When something is wrong with a baby, mom wants to find out what it is as soon as possible. The problem is that symptoms overlap, leaving a parent to think one problem is causing her child's issues when it's actually something else.
This happens quite a lot when it comes to understanding the effect of container baby syndrome, also known as CBS. Container babies are becoming more common, and Move Forward defines container babies as those who spend too much time in baby containers. Car seats, bouncy seats, strollers, and baby rockers are just a few examples of baby containers that parents depend on each day.
While these containers aren't inherently evil, the overuse of them can cause problems for babies. Issues with a child's movement, appearance, or behavior have all been linked back to container baby syndrome, and these problems are not always easy or possible to correct.
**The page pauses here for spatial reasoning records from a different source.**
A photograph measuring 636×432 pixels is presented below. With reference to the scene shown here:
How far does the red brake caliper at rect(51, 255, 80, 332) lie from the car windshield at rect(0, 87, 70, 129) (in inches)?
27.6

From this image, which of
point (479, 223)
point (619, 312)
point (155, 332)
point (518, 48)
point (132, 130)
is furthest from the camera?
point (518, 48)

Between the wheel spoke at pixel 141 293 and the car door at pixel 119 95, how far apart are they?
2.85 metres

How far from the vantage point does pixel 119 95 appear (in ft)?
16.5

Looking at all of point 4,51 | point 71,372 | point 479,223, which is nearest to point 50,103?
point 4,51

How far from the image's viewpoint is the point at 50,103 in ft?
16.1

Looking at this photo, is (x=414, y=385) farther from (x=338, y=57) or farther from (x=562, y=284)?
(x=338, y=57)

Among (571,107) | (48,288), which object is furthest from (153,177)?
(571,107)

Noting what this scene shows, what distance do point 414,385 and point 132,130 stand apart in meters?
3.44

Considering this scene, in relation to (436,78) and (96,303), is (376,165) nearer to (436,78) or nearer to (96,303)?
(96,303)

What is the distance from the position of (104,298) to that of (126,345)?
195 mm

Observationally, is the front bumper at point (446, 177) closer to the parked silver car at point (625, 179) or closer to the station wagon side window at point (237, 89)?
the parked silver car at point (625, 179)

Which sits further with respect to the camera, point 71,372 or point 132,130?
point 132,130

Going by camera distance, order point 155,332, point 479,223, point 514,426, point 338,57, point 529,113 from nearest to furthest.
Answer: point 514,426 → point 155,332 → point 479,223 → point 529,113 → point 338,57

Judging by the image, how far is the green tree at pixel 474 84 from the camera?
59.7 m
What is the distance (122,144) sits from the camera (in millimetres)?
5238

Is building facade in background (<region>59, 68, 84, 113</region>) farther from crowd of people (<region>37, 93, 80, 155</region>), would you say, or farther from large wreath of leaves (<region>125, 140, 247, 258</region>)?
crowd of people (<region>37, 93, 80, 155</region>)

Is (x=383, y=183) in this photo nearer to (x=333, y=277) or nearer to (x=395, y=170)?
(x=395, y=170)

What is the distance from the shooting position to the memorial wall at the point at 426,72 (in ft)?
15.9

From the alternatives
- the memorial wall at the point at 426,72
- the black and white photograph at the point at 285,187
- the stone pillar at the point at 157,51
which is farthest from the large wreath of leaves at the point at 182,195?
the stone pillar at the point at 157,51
A child who is having problems that could be connected to being in a container too long needs to be assessed and treated, but how will mom know what's causing the problems? Any parent who lets their child stay in a baby container for too many hours a day may see these problems in their children. The same is true of children left with caregivers who simply move them from one baby container to another.
Recognizing the signs of container baby syndrome early is key. Parents can make adjustments to how much they let a child stay in a container and then seek help for the problems that may have already appeared due to overuse of containers in the past.
15 Bonding Issues
Not every parent bonds with their baby instantly. Sure, they love the baby, but they may not feel that all consuming connection that leaves them wanting to care for another human being 24 hours a day, seven days a week.
There are many reasons for not connecting, and mom should rule out postpartum anxiety or depression. However, another issue can be mom depending too much on containers and depriving herself the hormone boost she gets when close to the baby.
Oxytocin, also knows as the cuddle hormone, is released when we are close to our babies. It helps us fall in love with them and make it through the days when it feels like we are on call with no breaks. Putting a baby in a container for a long period of time instead of having skin-to-skin or cuddle time is a bad idea because it deprives mom and the baby of attachment and bonding time.
Of course, if the baby's cries are causing stress mom feels she can't handle, it might be a good idea to put the baby in a safe container and take a break or call for help. However, it's perfectly acceptable to hold or wear a baby in a carrier most of the time. It helps them avoid container baby syndrome and helps the new family bond.
14 Flat Head
One prominent symptom of container baby syndrome is a flat head on the back or side. It may look like the head has been pressed down where an actual round curve should be, and it is usually noticeable early on.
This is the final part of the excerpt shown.